Overall, tourism is expected to have the largest impact on the country’s Gross Domestic Product (GDP), with tourism anticipated to have the largest impact. A 10 percent pullback in demand could result in a 7 basis point drag on growth, and a 20 percent pullback could have an 18 basis point drag. For other products and consumer goods, a 10 percent pullback could amount to a 2 or 3 percent basis point drag.
This decreased tourism and wave of European boycotts is not sustainable for the United States. Given how deeply Canadian and European consumers dislike recent US values, especially the Trump administration, it is likely that even after the tariffs are resolved, this shift in behaviour could have a long-lasting effect on US companies. US agro-food companies have already experienced losing access to European markets, and some brands may need to prepare for a future where global market access is no longer taken for granted. To stay competitive, some American companies may be forced to rebrand, de-Americanise their public image, or shift production abroad to retain customer trust. If these trends continue, the boycott could accelerate a wider shift in global business strategy, where companies avoid visible ties to US companies to protect international market access.

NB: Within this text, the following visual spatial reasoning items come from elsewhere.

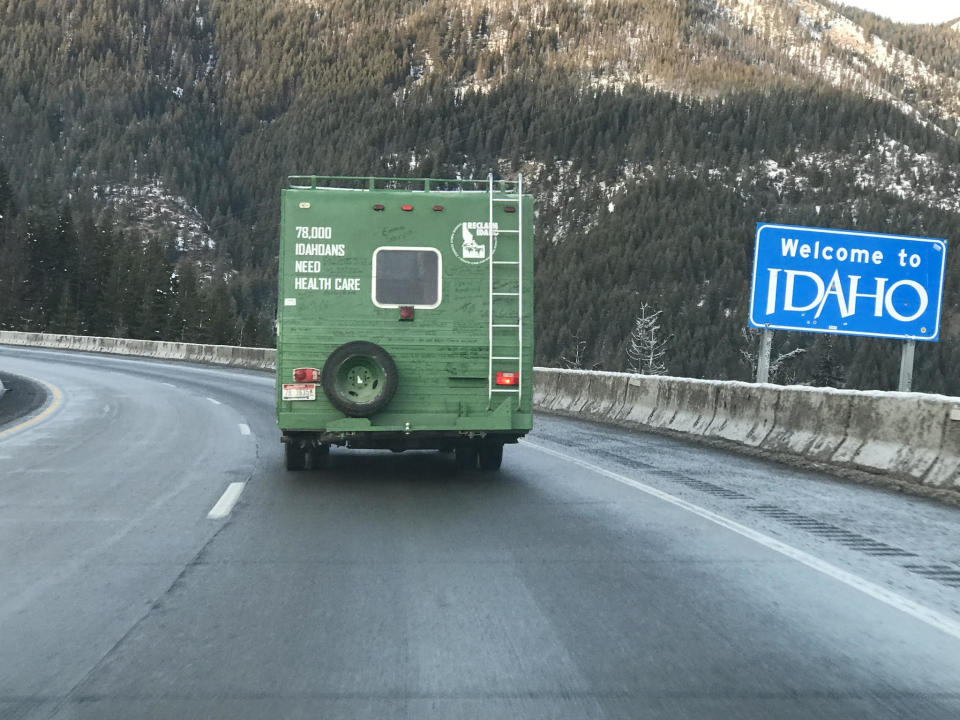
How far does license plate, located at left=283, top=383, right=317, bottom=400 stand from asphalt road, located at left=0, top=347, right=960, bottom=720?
A: 946 mm

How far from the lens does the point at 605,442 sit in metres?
15.6

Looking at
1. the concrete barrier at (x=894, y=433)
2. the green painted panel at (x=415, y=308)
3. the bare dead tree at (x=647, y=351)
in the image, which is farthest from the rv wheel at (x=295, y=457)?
Answer: the bare dead tree at (x=647, y=351)

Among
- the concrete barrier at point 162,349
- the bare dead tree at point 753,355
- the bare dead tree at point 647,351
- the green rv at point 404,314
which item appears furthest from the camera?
the bare dead tree at point 647,351

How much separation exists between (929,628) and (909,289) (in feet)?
38.9

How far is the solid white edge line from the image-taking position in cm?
528

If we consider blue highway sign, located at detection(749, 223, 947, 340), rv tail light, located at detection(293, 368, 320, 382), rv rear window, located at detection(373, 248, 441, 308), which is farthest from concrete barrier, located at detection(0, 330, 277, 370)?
rv rear window, located at detection(373, 248, 441, 308)

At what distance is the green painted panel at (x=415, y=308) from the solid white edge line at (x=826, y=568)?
1.92 m

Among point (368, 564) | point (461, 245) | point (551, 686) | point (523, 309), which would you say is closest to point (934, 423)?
point (523, 309)

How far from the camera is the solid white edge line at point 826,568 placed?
17.3 ft

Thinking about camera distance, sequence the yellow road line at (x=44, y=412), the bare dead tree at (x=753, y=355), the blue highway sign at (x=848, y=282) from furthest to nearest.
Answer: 1. the bare dead tree at (x=753, y=355)
2. the yellow road line at (x=44, y=412)
3. the blue highway sign at (x=848, y=282)

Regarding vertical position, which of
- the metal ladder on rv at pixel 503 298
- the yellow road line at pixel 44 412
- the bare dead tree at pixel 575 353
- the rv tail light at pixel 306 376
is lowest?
the bare dead tree at pixel 575 353

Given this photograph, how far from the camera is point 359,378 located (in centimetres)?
1046

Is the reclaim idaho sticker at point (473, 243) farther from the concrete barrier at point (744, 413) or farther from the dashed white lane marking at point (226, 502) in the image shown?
the concrete barrier at point (744, 413)

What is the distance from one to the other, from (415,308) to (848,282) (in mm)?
8644
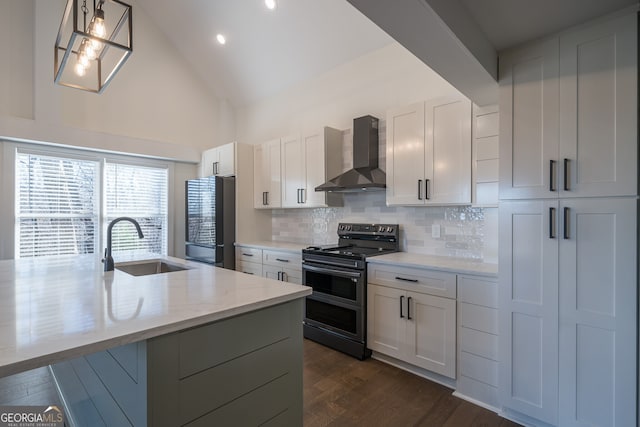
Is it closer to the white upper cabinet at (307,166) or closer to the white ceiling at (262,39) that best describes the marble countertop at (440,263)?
the white upper cabinet at (307,166)

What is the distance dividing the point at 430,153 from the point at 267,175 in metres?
2.26

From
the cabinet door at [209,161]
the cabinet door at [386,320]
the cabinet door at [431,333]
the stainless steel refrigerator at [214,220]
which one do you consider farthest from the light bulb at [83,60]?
the cabinet door at [431,333]

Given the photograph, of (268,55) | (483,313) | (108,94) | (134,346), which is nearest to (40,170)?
(108,94)

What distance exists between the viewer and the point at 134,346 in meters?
1.09

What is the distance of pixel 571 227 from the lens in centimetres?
179

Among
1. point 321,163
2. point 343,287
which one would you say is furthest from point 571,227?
→ point 321,163

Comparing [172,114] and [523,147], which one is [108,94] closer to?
[172,114]

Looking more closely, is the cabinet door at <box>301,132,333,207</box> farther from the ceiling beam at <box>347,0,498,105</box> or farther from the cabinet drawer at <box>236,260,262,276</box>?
the ceiling beam at <box>347,0,498,105</box>

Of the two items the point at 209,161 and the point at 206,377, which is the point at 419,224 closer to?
the point at 206,377

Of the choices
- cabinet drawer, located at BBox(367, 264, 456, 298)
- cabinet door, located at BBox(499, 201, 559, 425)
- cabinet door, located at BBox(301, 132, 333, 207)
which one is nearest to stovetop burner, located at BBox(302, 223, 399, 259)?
cabinet drawer, located at BBox(367, 264, 456, 298)

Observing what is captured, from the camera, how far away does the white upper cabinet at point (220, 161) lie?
429 cm

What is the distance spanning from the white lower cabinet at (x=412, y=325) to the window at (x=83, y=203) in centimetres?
251

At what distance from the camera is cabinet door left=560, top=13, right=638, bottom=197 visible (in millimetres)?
1620

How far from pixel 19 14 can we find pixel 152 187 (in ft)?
7.65
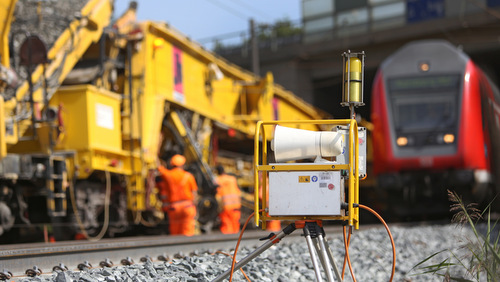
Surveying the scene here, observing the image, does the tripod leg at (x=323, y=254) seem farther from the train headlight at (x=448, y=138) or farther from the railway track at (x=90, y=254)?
the train headlight at (x=448, y=138)

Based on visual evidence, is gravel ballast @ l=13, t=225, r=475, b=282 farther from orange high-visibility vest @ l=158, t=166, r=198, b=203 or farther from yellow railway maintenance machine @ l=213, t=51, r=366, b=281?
orange high-visibility vest @ l=158, t=166, r=198, b=203

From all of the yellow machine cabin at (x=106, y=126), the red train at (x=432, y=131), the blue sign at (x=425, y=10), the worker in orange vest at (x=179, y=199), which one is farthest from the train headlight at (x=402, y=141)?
the blue sign at (x=425, y=10)

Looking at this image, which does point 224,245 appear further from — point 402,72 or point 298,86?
point 298,86

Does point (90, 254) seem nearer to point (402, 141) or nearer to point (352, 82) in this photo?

The declining visitor numbers indicate that the US is losing its “soft power” and the influence it once held through openness and cultural leadership. With this trend, the US tourism boards may need to create counter-narratives to gain back trust, as the long-term impacts of travel boycotts affect culture and the economy. It stands to lose its competitiveness and turn into a closed society where growth and innovation are stifled, especially if other academics and artists choose other countries over the US.